Even though 4.0 is MUCH more expensive than 3.5, we suggest only using 4.0 for autocoding in Causal Map because the quality and spread of attention is so much better.

Expense

If you notice that the process is taking a long time this is probably because the statements are quite long and/or you are giving it a lot of statements. In this case, the API can refuse most of our requests and we have to keep throwing them back at it; but we pay for the failures as well as the successes so it is possible to run up a bill of $50 quite easily.
If this happens please stop and either contact Steve or try with a much smaller number of statements.
NEVER TRY TO AUTOCODE MORE THAN A FEW STATEMENTS AT A TIME until you are 95% certain you have your final, production-ready prompt. You’d be wasting your time anyway: all the hard work is about getting a good prompt. Autocoding is then easy!
To filter for only a few statements, be sure to include a filter like this in the advanced editor:
find statements field=statement_id value=5 operator=less
DO NOT switch on the toggle that says: `Submit all current statements as one batch?`
At the moment, the prompt “library” does not store your prompts, so MAKE SURE YOU SAVE YOUR PROMPT SOMEWHERE - YOUR PROMPT WILL DISAPPEAR (I use Google Keep but any old text document will do).
At the moment, we don’t suggest using the Insert_examples button.
At the moment, the Clustering tab doesn’t work. Ask Steve about clustering.
 
Developing good prompts is an iterative process. Look at the examples below, this is what you want to work towards.
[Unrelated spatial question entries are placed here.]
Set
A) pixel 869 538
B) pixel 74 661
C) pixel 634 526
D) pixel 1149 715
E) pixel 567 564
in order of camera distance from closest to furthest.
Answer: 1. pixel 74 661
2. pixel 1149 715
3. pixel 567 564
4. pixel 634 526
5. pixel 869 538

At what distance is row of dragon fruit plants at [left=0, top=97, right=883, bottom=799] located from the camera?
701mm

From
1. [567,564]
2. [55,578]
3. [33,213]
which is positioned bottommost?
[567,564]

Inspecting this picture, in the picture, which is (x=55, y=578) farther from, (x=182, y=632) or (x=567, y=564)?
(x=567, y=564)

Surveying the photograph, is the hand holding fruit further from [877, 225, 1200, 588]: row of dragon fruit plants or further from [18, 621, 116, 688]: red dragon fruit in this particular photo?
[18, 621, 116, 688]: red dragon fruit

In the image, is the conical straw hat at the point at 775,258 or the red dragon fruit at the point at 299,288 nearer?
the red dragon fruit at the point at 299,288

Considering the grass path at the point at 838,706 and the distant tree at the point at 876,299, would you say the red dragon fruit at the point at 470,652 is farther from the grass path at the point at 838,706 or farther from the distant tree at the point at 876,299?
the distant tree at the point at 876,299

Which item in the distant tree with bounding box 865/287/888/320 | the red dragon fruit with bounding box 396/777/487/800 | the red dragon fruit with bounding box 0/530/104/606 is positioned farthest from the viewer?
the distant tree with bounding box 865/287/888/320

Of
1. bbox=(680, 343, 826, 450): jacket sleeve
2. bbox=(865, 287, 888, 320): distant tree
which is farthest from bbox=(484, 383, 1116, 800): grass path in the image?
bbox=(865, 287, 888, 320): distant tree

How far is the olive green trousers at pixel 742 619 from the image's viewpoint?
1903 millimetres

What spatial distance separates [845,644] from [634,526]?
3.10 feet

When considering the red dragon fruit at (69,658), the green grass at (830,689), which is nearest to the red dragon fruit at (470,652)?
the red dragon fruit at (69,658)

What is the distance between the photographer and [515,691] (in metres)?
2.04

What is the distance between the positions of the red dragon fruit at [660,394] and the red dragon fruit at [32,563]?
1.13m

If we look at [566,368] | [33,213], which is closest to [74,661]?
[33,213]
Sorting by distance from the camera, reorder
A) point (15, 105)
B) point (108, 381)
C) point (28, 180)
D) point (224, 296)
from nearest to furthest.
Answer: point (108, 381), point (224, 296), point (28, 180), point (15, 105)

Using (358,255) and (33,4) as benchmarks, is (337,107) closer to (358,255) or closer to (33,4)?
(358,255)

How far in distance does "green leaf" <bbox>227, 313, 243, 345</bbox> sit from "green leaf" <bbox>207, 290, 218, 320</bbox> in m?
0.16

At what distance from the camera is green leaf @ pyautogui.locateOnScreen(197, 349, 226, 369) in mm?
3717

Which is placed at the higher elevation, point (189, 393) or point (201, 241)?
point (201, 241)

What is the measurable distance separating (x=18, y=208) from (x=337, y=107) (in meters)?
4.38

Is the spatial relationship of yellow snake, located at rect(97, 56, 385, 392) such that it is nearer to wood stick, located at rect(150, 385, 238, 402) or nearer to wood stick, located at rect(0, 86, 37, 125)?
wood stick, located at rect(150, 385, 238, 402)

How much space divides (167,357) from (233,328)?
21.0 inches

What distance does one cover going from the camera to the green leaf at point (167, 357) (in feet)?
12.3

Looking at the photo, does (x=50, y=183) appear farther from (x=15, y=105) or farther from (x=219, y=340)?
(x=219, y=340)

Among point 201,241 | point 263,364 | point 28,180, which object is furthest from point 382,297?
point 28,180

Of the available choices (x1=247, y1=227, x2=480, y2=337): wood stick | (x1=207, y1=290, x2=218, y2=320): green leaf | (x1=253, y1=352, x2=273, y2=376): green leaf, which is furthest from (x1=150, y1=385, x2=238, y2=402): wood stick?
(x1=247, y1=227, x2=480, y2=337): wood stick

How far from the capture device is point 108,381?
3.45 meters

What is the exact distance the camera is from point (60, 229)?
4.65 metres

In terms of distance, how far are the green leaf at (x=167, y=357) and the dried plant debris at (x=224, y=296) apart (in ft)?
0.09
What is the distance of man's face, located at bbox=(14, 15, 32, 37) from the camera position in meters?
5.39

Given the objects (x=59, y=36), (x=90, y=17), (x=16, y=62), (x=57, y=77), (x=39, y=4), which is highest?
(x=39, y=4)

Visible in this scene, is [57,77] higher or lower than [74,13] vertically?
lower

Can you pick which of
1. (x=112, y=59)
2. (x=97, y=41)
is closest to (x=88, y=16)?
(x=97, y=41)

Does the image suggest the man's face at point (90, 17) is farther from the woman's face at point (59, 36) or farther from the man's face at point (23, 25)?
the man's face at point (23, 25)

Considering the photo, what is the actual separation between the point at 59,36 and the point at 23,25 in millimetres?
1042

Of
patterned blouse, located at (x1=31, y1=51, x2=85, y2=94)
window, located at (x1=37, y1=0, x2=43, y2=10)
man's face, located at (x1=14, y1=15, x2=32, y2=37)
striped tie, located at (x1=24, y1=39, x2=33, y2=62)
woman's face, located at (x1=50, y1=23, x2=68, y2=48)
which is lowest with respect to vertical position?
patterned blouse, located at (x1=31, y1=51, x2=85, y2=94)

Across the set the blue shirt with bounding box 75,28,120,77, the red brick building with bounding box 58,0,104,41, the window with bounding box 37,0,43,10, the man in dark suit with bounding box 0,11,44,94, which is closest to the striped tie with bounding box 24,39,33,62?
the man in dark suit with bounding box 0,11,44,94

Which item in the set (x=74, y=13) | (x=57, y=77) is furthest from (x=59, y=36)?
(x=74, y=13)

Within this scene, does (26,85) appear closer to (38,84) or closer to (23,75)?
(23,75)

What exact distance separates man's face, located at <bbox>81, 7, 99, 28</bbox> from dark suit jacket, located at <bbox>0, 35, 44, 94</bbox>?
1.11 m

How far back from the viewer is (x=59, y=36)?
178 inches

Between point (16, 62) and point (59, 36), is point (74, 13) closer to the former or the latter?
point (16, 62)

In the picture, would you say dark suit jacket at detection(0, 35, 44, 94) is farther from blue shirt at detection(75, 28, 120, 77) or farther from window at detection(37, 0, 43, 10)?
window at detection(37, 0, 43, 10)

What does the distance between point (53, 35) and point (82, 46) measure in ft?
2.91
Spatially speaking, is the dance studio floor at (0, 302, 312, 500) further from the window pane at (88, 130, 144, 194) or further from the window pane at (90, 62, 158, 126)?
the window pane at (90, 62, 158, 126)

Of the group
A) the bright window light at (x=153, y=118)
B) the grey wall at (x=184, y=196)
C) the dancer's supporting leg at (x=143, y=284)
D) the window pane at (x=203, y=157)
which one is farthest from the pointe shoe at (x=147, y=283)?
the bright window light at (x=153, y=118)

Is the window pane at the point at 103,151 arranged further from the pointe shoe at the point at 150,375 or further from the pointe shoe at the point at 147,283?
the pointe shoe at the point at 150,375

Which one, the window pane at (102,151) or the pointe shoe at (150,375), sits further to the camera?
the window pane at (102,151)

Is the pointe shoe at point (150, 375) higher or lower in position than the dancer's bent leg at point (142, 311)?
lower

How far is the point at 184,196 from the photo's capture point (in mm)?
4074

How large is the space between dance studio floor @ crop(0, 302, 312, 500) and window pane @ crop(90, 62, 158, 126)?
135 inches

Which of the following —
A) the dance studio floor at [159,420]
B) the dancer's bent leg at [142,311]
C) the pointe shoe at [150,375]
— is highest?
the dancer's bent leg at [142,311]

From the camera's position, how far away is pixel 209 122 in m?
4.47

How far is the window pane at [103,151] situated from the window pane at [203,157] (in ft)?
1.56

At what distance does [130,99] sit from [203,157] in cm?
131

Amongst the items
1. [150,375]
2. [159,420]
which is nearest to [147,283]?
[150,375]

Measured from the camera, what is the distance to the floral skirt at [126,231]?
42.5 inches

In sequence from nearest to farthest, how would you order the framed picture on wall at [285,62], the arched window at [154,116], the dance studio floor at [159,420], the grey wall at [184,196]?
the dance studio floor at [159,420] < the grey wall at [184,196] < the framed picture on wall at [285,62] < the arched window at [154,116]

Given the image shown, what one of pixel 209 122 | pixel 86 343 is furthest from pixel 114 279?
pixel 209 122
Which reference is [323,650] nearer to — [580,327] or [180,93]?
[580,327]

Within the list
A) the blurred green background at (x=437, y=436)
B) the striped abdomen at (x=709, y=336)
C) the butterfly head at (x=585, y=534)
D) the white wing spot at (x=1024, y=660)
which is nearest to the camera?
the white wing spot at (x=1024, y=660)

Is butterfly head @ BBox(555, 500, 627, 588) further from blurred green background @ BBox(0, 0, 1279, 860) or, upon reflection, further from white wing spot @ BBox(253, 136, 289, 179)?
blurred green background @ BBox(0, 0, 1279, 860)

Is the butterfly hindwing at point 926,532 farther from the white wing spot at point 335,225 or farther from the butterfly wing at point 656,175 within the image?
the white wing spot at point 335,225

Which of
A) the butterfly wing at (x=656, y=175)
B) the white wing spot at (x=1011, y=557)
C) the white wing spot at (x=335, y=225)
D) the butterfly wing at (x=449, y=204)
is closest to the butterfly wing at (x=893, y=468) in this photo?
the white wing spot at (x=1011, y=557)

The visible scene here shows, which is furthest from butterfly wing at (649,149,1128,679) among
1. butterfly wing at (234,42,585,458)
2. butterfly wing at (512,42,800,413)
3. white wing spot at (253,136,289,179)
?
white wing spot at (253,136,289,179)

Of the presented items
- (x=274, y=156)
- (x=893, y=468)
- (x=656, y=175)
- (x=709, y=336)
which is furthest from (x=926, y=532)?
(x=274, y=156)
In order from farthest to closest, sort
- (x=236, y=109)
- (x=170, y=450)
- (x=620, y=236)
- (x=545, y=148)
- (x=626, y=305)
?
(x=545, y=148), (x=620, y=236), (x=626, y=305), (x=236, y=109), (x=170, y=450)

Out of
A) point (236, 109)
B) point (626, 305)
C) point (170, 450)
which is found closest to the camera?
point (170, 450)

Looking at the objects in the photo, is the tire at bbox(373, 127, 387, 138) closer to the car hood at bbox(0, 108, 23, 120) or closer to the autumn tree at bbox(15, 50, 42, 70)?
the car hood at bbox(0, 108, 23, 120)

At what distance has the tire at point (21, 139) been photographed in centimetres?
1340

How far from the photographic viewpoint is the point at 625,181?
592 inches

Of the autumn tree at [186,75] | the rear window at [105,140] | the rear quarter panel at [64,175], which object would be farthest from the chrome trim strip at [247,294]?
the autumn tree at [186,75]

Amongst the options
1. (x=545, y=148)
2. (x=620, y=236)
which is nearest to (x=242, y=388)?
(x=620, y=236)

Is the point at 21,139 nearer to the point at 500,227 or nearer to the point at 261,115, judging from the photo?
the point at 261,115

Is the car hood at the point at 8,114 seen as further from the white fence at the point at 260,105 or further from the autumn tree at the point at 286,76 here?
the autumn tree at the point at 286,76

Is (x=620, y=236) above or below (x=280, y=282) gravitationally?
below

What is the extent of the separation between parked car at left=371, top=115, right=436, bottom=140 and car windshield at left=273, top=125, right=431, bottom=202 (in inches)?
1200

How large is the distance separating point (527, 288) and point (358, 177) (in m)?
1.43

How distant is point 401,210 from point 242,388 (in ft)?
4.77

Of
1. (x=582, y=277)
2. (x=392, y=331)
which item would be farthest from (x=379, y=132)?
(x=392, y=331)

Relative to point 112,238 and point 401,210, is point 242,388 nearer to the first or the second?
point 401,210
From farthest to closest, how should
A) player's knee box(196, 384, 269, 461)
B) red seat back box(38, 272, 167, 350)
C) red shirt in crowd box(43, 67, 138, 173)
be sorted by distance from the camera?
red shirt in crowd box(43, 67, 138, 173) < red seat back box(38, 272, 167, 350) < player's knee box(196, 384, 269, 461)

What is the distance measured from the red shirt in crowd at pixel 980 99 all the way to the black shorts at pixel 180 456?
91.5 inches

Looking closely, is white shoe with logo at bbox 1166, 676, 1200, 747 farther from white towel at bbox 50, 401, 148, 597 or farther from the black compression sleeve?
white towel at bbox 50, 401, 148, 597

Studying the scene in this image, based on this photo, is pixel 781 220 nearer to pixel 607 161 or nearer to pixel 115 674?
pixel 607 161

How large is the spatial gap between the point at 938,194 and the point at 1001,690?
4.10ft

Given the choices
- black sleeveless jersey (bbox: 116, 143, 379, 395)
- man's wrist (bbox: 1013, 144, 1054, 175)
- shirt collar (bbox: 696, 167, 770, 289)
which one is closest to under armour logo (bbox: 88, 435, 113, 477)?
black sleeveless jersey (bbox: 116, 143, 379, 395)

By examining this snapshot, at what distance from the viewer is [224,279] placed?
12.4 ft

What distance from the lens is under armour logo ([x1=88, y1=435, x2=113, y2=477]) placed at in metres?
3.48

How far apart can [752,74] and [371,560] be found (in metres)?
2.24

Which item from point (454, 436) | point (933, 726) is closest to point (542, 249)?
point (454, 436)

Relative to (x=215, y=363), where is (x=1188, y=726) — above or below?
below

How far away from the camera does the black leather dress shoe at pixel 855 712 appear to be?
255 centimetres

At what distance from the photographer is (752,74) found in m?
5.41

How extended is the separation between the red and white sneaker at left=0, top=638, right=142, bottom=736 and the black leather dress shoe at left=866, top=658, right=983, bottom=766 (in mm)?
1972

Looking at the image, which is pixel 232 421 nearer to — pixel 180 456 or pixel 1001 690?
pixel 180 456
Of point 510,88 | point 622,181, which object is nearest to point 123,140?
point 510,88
The end of your journey: a good pair of prompts

You don’t have to use a pair of prompts. But in this case, notice that Prompt 1 explicitly asks for causal chains and interconnected sets of links, ideally ending with an important outcome. So in this case the second prompt is useful to “mop up” anything missed by Prompt 2. This combination is good because if you just ask for any causal links or chains, the results tend to be more fragmented and less story-like.
Bear in mind that including a second prompt is about twice as expensive as a single prompt. Leave the second prompt blank if you don’t want to use it.
You can try tweaking the language e.g. to insist on using only your suggested factor labels, or in Prompt 1 to insist on causal chains which end in an important outcome, rather than suggesting it.
This is always a fine balance. You more you give specific instructions e.g. to find longer chains with specific contents, or to flag certain contents e.g. !Gender, the more likely it is that your prompt will miss more of the links.
 
A good Prompt 1 (2)
A good Prompt 2 (2)
 

Getting started

But you will start with a shorter and more generic single prompt without any, or many, suggestions for factor labels. So to start with, completely leave out the suggested labels in the prompt 1 example above.
You can compare different variations of prompts on two or three statements at our Prompt Tester.
Your main focus will be on getting good interconnected stories from each statement and on gradually identifying the main causal factors to suggest. Don’t worry about “mopping up” any remaining causal links which are not yet identified; you can do this later with Prompt 2.
You can also get some ideas for main causal factors at ailyze.
 

Balancing link coverage and true positive rate

You want the coding to have a good true positive rate, to find all the links that are really there in the text.
But in your final reports you want good link coverage: your maps include most of the links.
If you have a prompt which allows too many factor labels which are not in the codebook, you’ll have a lot of work to recode these. If you don’t, you’ll have poor link coverage, and you’ll think, why did I bother crafting a prompt which succeeded in identifying all the links if those links are never actually used on the maps.